* Fragmento del texto *
* * * *

Hay algo hipnótico en el ejercicio de seguir los parlamentos, por llamarlos de alguna forma, que despachan casi a diario los dos rostros más destacados de la televisión estatal rusa: Olga Skabeeva y Vladimir Solovyov. Una parte del efecto se debe sin duda a la intrincada belleza del idioma ruso, para los que no somos capaces de entenderlo y sin embargo nos percatamos de la musicalidad extraordinaria que lo caracteriza. El resto debe achacarse a la virulencia del rencor que los dos comunicadores (llamémoslos así) exudan en cada gesto y cada mirada.
Tan feroz resulta que casi ni hace falta leer los subtítulos en inglés con los que muchos seguimos sus intervenciones, gracias a la labor de periodistas como la estadounidense Julia Davis. La gestualidad arrogante y pendenciera, la mirada menospreciativa y despótica, delatan al instante que Solovyov o Skabeeva están hablando de los ucranianos, de Occidente o de cualquiera de los gobernantes o periodistas, occidentales o no, que no aplauden con las orejas los dictados de Vladímir Vladimiróvich Putin, el amado líder que sin embargo, según ellos, nada impone.
Cuando uno los ha visto ya unas cuantas veces, empieza a temer el momento en el que en sus pesadillas, en reemplazo de, pongamos por caso, Freddy Krueger o Nosferatu, se deslizarán Olga o Vladimir, con sus ojos inyectados en sangre y su letanía interminable de horrores atómicos, limpiezas, desnazificaciones y erradicaciones varias. Sólo les falta reírse con eco cada vez que recuerdan que Rusia posee un misil capaz de exterminar toda forma de vida en la isla de Gran Bretaña o que a los ucranianos que no se rindan sólo les aguarda la completa aniquilación
Quizá lo más siniestro de esta gente, aparte de su destreza para convertir en repelente herramienta de destrucción algo tan hermoso y constructivo como es una lengua, sea la alegría tan absoluta, tan sin fisuras, que exhiben cuando se recrean en la idea de machacar, humillar o esclavizar al prójimo. Se diría que entran en trance, como si de nada les hubiera servido la larga y escalofriante historia de la infamia que, dicho sea de paso, hizo picadillo a tantas decenas de millones de sus compatriotas.

* * * *

(Registros de datos almacenados)
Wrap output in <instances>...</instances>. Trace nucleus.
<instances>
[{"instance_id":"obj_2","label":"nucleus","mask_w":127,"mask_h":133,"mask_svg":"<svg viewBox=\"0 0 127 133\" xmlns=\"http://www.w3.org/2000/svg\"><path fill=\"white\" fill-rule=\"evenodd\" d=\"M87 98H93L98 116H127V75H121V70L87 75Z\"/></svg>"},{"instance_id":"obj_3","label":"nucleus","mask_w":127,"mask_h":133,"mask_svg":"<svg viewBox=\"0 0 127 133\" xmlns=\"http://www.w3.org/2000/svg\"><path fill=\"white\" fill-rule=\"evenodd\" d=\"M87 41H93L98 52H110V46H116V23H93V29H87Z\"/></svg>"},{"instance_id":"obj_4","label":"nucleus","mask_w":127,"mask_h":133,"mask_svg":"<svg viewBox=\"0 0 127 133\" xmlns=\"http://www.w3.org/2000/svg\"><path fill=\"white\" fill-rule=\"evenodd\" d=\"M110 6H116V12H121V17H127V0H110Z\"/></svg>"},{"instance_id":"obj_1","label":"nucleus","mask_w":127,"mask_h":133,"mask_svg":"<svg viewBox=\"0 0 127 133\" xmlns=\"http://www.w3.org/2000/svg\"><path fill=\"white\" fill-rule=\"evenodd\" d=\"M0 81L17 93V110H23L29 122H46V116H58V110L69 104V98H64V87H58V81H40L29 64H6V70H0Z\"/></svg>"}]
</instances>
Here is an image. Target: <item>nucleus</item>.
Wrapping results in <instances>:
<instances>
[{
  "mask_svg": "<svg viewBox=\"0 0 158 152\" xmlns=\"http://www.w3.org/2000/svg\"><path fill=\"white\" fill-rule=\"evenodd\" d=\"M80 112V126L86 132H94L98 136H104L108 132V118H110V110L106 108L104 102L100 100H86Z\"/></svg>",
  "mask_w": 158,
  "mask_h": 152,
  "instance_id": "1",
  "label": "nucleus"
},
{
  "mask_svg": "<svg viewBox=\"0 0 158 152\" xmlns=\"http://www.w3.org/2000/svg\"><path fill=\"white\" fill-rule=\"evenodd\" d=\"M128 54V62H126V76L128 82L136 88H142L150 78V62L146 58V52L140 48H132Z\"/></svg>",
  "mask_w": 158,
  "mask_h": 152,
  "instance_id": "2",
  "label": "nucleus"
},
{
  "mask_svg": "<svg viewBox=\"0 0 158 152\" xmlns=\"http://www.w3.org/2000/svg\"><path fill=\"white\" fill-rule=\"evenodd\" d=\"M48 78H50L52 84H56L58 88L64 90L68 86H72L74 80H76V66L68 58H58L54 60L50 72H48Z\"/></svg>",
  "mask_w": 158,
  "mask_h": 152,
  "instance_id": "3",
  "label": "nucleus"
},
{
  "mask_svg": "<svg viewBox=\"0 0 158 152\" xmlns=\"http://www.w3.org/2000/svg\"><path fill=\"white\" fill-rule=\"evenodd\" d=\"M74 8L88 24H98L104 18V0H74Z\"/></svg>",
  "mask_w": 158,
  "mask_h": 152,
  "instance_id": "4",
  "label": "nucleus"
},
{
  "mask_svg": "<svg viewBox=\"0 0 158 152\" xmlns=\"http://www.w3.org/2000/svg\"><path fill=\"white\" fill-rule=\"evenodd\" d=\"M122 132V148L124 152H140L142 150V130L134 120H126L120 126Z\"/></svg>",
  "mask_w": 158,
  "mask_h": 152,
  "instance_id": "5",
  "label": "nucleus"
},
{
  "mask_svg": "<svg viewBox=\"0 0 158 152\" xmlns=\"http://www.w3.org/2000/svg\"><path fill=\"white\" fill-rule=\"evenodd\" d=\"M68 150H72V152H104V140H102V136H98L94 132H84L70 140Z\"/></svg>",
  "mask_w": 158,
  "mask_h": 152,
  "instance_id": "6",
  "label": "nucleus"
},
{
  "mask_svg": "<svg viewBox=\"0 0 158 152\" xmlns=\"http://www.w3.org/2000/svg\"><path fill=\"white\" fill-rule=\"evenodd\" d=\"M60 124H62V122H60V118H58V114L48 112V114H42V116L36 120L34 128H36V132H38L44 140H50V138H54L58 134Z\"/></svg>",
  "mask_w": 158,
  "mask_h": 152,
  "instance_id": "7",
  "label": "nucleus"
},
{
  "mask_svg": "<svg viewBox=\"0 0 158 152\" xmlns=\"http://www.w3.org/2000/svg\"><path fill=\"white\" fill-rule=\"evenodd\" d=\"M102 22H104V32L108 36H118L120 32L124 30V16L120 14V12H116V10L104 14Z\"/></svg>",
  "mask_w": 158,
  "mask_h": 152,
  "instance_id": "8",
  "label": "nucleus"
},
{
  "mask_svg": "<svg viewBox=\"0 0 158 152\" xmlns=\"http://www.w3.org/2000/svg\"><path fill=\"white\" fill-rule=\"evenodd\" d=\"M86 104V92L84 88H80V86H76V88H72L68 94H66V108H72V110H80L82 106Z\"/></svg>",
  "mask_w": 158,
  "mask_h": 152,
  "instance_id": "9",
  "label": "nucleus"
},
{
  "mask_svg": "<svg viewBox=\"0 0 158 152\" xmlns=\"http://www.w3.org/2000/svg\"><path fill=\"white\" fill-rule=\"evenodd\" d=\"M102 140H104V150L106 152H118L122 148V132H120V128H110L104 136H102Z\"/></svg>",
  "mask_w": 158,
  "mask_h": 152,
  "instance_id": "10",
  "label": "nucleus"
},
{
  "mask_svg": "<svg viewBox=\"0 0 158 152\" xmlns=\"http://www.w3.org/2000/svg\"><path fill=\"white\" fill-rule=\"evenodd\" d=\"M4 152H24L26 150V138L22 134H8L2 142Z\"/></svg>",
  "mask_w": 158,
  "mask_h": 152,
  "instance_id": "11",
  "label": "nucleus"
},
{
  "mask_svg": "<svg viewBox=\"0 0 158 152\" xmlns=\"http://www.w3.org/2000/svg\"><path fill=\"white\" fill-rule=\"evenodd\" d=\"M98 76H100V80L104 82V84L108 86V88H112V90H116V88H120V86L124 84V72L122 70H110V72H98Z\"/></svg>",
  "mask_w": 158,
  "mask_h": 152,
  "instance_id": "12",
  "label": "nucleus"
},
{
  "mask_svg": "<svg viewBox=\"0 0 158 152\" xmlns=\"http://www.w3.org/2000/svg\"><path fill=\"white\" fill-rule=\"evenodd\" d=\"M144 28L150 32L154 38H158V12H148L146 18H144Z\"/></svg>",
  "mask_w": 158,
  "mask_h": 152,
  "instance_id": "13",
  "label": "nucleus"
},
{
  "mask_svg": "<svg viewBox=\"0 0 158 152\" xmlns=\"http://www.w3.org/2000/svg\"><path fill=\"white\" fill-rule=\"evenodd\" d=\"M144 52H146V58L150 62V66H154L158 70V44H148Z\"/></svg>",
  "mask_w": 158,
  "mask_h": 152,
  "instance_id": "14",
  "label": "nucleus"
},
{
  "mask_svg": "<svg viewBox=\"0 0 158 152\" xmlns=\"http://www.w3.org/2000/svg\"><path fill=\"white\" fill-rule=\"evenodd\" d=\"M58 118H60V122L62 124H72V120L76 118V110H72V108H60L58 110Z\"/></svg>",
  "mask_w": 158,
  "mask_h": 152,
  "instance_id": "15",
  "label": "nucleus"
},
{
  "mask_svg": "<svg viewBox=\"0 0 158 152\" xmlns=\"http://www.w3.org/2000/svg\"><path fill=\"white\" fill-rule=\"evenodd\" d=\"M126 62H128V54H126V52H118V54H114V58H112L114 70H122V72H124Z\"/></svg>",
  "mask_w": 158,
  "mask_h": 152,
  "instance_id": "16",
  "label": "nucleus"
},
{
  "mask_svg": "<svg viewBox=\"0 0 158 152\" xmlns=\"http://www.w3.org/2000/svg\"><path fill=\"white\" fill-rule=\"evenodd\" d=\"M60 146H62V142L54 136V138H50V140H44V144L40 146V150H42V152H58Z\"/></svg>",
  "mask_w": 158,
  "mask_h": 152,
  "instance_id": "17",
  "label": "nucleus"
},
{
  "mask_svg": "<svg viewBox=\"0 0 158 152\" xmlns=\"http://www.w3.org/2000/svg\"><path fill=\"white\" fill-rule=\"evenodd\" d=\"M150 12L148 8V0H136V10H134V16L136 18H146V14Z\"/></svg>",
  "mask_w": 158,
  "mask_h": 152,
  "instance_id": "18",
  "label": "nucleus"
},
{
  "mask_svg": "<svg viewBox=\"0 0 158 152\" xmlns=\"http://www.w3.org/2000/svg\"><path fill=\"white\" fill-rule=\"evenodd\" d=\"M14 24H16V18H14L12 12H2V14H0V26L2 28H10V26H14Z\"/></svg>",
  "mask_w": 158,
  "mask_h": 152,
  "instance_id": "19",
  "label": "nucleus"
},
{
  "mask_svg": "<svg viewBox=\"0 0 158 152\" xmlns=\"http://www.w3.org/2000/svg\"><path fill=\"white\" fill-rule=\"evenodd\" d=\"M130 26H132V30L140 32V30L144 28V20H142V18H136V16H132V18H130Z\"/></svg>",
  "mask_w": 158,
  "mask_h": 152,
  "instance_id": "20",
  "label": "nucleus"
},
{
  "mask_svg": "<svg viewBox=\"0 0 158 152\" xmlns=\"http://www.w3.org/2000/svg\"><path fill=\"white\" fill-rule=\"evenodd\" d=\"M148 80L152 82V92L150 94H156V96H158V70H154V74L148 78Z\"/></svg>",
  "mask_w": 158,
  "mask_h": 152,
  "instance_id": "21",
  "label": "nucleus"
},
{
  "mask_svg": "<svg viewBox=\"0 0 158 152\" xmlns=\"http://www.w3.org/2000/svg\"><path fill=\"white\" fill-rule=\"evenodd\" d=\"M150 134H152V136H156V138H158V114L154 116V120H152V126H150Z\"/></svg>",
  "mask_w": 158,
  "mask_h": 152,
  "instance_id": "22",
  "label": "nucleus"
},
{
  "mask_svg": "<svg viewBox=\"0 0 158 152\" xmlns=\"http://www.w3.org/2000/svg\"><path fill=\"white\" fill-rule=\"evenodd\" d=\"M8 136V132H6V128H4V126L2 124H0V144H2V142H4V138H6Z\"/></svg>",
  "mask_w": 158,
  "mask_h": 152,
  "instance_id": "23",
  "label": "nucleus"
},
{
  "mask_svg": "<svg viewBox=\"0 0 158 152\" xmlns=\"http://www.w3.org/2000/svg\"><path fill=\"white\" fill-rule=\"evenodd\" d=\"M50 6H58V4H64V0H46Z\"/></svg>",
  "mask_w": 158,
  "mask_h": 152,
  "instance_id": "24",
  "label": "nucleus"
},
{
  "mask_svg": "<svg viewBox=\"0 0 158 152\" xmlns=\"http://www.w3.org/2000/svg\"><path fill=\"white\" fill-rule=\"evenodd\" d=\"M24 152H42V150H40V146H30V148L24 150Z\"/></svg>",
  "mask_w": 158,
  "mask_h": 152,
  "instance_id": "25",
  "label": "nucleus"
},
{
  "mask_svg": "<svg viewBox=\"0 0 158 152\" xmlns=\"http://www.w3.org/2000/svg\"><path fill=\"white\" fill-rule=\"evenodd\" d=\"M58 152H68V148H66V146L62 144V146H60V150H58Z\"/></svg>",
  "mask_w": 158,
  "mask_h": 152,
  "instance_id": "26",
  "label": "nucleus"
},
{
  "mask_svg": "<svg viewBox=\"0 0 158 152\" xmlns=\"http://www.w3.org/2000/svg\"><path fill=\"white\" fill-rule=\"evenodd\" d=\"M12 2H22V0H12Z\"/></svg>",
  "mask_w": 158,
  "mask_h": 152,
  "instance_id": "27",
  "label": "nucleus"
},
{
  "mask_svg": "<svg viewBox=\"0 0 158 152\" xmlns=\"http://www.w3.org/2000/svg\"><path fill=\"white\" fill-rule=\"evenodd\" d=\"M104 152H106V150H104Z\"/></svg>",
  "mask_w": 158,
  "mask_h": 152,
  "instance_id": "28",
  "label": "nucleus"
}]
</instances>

* * * *

* Preguntas por responder *
- a) Reescribe el texto sobre los presentadores de la televisión rusa desde "Tan feroz resulta" hasta "ellos, nada impone.", cambiando "subtítulos" por "rótulos".
- b) Continúa el texto sobre Olga Skabeeva y Vladimir Solovyov a partir de donde termina.

* Resultados en orden *
- a)
Tan feroz resulta que casi ni hace falta leer los rótulos en inglés con los que muchos seguimos sus intervenciones, gracias a la labor de periodistas como la estadounidense Julia Davis. La gestualidad arrogante y pendenciera, la mirada menospreciativa y despótica, delatan al instante que Solovyov o Skabeeva están hablando de los ucranianos, de Occidente o de cualquiera de los gobernantes o periodistas, occidentales o no, que no aplauden con las orejas los dictados de Vladímir Vladimiróvich Putin, el amado líder que sin embargo, según ellos, nada impone.

- b)
Hay algo desolador en esta capacidad del ser humano para hallar semejante deleite en el dolor ajeno. Viendo a Solovyov y a Skabeeva, uno se imagina lo que debía de ser escuchar a Hitler o a Goebbels, otros dos alucinados que fantaseaban en éxtasis con el aplastamiento de todo aquel al que consideraban como Feind, esto es, como enemigo de la nación y la raza alemanas. A veces el manejo de verbos, sustantivos y adjetivos resulta mucho más peligroso que el de balas, bayonetas y proyectiles de mortero.
A fin de cuentas, una bala o una bayoneta matan a un hombre, y un mortero, dependiendo del calibre, a una docena como mucho. En cambio, una sola palabra desalmada puede acabar llevándose por delante a miles. Incluso a millones.
Recuérdense aquellas dos del siglo pasado: Untermenschen y Endlösung. Y ahora nos llega esta otra: desnazificar. Sarcasmo llevado al paroxismo es que se diga querer extirpar de Ucrania el talante y la actitud que, sobre todo, le llegan atornillados a las cadenas de los blindados rusos, cuyos ocupantes no se privan, si así se les ordena, de arrasar ciudades y asesinar civiles.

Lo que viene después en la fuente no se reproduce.